When Should Your Draft Your Shareholder Agreement?
Shareholder agreements should be drafted when the corporation is first formed, but they can be profitably be revised at various points along the trajectory of the corporation, as different challenges arise. Different provisions in shareholder agreements become more important during different phases of the company’s life cycle.
Initially, the founders of the company may be most interested in the shareholder agreement’s transfer restrictions and mechanisms for resolving deadlock. They may want to be sure that their partners will not sell stock to an outsider without their approval. They may want to know what happens when triggering events such as a divorce, death or disability occur.
Investments and Shareholder Agreements
As the company grows, it may receive investments from private equity or venture capital. The entities making such investments are generally very concerned about the control they will have over the corporation. They may insist on a shareholder agreement that spells out structure of the board, appointment of officers, and information rights, as well as transfer restrictions, preemptive rights, and mechanisms for resolving deadlock. They may want preferred stock or debt instruments rather than common stock, to maximize flexibility and profit.

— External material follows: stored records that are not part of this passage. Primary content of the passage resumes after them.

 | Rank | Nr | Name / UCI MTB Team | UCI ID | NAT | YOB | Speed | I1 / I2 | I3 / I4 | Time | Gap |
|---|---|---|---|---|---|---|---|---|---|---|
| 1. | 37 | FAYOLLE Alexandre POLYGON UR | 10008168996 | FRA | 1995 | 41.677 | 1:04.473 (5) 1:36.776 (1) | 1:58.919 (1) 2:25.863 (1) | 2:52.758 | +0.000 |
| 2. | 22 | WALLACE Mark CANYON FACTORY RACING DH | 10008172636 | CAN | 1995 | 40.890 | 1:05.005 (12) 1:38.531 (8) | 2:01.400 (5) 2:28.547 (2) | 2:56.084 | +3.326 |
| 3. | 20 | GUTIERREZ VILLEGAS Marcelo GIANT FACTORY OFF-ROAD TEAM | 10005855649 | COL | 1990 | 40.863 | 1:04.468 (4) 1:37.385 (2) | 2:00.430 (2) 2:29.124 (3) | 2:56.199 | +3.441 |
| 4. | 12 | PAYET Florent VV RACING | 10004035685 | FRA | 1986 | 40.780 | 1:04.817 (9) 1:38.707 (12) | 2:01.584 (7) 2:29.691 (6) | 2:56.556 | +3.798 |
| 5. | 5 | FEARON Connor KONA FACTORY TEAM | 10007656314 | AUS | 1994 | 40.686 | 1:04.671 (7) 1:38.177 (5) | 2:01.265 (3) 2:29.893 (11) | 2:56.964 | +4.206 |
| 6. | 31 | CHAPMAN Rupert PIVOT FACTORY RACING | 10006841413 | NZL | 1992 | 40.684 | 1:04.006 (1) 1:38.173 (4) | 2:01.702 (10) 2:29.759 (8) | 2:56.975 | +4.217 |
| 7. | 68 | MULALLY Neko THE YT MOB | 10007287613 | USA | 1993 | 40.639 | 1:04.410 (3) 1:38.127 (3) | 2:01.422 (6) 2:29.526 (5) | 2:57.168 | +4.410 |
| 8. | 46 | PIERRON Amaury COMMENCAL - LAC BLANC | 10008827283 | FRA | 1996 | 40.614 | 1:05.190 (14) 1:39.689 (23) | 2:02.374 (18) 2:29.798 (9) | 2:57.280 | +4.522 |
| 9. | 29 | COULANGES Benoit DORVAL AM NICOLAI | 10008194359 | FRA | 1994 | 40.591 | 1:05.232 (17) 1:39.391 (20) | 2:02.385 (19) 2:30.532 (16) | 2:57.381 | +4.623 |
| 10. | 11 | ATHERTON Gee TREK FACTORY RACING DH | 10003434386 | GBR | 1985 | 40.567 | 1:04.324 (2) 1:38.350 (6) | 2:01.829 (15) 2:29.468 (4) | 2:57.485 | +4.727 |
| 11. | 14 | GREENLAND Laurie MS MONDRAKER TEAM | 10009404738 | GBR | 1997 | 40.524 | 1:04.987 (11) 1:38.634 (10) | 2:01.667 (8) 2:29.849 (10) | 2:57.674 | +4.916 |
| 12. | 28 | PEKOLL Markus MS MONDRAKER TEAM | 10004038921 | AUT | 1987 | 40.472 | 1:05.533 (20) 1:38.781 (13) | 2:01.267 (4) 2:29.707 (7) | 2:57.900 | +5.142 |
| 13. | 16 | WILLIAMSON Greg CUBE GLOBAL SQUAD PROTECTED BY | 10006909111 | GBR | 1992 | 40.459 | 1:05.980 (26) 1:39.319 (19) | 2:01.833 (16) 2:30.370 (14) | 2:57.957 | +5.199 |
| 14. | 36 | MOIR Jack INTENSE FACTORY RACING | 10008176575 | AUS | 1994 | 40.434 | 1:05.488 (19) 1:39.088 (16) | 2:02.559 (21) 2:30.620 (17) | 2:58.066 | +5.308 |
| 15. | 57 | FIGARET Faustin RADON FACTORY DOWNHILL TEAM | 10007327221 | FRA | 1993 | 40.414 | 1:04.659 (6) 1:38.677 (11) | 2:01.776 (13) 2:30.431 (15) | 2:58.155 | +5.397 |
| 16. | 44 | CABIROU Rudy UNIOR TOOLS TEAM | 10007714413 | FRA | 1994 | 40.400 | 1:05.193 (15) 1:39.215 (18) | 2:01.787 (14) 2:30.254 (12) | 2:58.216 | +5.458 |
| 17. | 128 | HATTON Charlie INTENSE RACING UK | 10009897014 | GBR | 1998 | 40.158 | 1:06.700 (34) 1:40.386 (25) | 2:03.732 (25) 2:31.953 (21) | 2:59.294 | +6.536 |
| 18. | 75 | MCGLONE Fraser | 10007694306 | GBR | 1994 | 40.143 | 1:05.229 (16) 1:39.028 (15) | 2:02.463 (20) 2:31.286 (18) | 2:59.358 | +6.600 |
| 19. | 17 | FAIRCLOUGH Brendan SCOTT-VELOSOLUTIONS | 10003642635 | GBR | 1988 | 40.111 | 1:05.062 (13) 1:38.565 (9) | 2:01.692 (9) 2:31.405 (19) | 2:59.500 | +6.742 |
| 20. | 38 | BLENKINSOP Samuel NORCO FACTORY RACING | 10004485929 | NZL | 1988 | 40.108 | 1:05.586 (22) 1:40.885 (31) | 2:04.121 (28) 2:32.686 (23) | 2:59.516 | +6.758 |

Even if the company does not receive investments from private equity or venture capital, the owners may want a shareholder agreement as they begin thinking about successor ownership and management of their business. As the partners begin to do estate planning, they may become more concerned about buy-out rights and transfer to heirs. They may become more concerned about needs for liquidity or for income for a surviving spouse.
S-Election and Shareholder Agreements
When a company makes an S-election or changes its structure in other ways, a shareholder agreement is important to make sure that any transfer will preserve the requirements of the new structure. For instance, a transfer by a shareholder to a corporation or a limited liability company could ruin an S-election.
In any event, a shareholders agreement should be executed before there is a falling out among the owners. If there are no agreements about composition of the board of directors, a founder may be voted off the board by a coalition of disaffected founders. Without buy-sell mechanisms triggered by a shareholder no longer working actively in the business, a shareholder may even go to work for a competitor yet keep her shares, including all the rights to information which accompany such shares.